Il reflusso gastroesofageo colpisce milioni di italiani e può peggiorare con sport intensi. Alimentazione e moderazione nell’allenamento aiutano a ridurre i sintomi.
Effetti dello sport sul reflusso
Il reflusso gastroesofageo è una condizione diffusa che può manifestarsi con sintomi esofagei e extraesofagei, come faringiti e disturbi alla gola. Alcune discipline sportive, soprattutto quelle ad alta intensità, tendono ad aggravare il disturbo. Studi hanno dimostrato che attività come corsa intensa, sollevamento pesi, ciclismo e nuoto aumentano la pressione intra-addominale e riducono la capacità di pulizia dell’esofago, incrementando così la frequenza degli episodi. L’intensità dell’allenamento risulta un fattore determinante.
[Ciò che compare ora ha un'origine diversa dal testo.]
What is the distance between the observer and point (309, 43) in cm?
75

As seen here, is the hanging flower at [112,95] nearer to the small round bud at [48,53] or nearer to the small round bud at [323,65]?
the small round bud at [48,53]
Strategie e sport consigliati
Per chi soffre di reflusso, alcune accortezze possono ridurre i disagi: consumare i pasti almeno due ore prima dell’attività fisica, evitare porzioni eccessive, limitare il fumo. Un esercizio moderato e regolare, come camminata veloce, yoga o nuoto leggero, può favorire un miglioramento, mentre sport con sforzi esplosivi o prolungati, come il sollevamento pesi agonistico, aumentano il rischio di riacutizzazioni.
Alimentazione e approccio personalizzato
Le indicazioni dietetiche variano in base al singolo paziente. Studi recenti ridimensionano l’impatto di caffè, cibi piccanti e grassi, mentre alcune sostanze come menta e cioccolato possono peggiorare la funzione dello sfintere esofageo. L’eliminazione totale di determinati alimenti non è sempre necessaria: moderazione e valutazione caso per caso, con il supporto di un medico, restano la strategia più efficace. La terapia deve considerare la tipologia e la gravità del reflusso, l’eventuale presenza di ernia iatale o esofagite, e adattarsi alle esigenze individuali.